===== EXCERPT =====

UK Attorney General Jeremy Wright QC is prepared to go to court to demand that former Prime Minister Tony Blair not be prosecuted over the Iraq war, according to a report.
The planned move by the attorney general follows a judge’s ruling last year that Blair has immunity from criminal charges over Iraq, and that pursuing a prosecution could “involve details being disclosed under the Official Secrets Act,” the Guardian reported.
The private prosecution concerns the 2003 invasion of Iraq, seeking the trial of then-Prime Minister Blair, then-Foreign Secretary Jack Straw, and then-Attorney General Lord Goldsmith for the crime of “aggression,” the newspaper reported.
Legal documents seen by the Guardian show that Jeremy Wright formally asked to join future hearings, and for the bid to prosecute Blair and his top aides to be rejected.

===== RECORDS SHOWN =====

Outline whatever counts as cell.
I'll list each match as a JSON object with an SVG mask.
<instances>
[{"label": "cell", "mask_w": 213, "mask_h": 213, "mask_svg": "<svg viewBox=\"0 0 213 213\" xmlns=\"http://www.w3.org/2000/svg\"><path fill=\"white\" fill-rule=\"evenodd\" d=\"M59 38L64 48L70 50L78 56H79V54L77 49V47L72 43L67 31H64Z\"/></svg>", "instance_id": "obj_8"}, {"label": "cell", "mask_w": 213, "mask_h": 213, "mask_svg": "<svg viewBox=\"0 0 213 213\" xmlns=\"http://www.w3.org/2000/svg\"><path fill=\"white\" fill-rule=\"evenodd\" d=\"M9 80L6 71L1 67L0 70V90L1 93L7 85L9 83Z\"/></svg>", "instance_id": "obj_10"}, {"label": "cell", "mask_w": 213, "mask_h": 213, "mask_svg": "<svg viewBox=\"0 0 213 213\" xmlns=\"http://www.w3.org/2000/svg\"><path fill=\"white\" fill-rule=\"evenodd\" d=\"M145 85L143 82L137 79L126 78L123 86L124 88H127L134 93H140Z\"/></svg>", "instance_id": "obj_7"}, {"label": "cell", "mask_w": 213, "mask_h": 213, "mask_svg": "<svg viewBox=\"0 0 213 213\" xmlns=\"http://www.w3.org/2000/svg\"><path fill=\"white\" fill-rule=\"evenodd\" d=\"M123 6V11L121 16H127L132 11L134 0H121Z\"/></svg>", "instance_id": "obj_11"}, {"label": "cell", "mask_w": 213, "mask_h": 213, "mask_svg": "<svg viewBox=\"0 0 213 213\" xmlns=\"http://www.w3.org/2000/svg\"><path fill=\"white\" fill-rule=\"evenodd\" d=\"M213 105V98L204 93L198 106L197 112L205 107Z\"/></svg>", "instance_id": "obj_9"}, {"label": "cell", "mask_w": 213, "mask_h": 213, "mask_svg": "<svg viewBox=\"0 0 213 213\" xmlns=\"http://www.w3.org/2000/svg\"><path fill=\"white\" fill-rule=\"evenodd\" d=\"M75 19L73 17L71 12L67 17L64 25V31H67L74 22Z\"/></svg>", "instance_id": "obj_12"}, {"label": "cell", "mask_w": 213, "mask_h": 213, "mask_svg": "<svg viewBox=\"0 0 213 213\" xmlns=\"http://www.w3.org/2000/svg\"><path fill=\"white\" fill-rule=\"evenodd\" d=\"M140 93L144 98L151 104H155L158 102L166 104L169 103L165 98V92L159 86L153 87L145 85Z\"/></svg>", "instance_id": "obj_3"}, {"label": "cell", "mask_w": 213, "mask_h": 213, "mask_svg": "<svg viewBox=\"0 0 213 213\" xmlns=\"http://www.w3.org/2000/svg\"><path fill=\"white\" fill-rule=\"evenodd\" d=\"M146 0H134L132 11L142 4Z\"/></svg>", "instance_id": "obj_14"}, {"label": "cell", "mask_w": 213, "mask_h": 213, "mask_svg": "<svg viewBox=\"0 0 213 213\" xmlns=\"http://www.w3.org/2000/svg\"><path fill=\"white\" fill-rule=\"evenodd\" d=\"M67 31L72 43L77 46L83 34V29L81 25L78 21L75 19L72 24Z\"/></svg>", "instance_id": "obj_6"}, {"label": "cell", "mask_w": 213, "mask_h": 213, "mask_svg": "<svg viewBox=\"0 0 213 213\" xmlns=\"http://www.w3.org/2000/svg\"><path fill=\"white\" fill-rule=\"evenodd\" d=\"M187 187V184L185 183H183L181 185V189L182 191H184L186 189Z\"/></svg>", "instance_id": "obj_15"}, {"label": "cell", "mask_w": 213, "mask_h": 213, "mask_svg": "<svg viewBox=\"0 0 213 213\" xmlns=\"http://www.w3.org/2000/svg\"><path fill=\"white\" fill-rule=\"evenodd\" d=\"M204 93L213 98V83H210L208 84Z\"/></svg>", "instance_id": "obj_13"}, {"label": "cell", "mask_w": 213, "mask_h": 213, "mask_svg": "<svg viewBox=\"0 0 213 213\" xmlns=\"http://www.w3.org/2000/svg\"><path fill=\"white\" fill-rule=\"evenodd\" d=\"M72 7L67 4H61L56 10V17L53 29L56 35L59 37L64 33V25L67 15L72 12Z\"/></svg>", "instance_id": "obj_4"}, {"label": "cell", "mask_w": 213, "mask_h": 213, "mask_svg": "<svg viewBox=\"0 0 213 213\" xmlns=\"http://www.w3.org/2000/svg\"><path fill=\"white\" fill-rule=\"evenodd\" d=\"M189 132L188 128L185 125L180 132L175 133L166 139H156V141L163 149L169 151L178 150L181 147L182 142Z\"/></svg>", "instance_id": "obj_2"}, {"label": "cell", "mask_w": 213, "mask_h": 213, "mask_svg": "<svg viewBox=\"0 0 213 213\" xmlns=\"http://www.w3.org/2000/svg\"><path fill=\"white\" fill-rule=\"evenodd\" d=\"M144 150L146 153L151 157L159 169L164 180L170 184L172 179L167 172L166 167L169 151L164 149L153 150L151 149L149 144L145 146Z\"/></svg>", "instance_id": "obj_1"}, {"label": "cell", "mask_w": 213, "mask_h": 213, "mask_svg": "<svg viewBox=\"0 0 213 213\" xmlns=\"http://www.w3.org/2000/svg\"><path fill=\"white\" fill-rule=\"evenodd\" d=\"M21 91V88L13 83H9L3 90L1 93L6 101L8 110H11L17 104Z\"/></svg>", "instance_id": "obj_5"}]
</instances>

=====

* **YOUR OBJECTIVE**: Can you write out word for word the part of the article on Tony Blair and the Iraq war that opens with the words containing "The private prosecution" and closes with "the newspaper reported."?

* **WORKED SOLUTION**:
The private prosecution concerns the 2003 invasion of Iraq, seeking the trial of then-Prime Minister Blair, then-Foreign Secretary Jack Straw, and then-Attorney General Lord Goldsmith for the crime of “aggression,” the newspaper reported.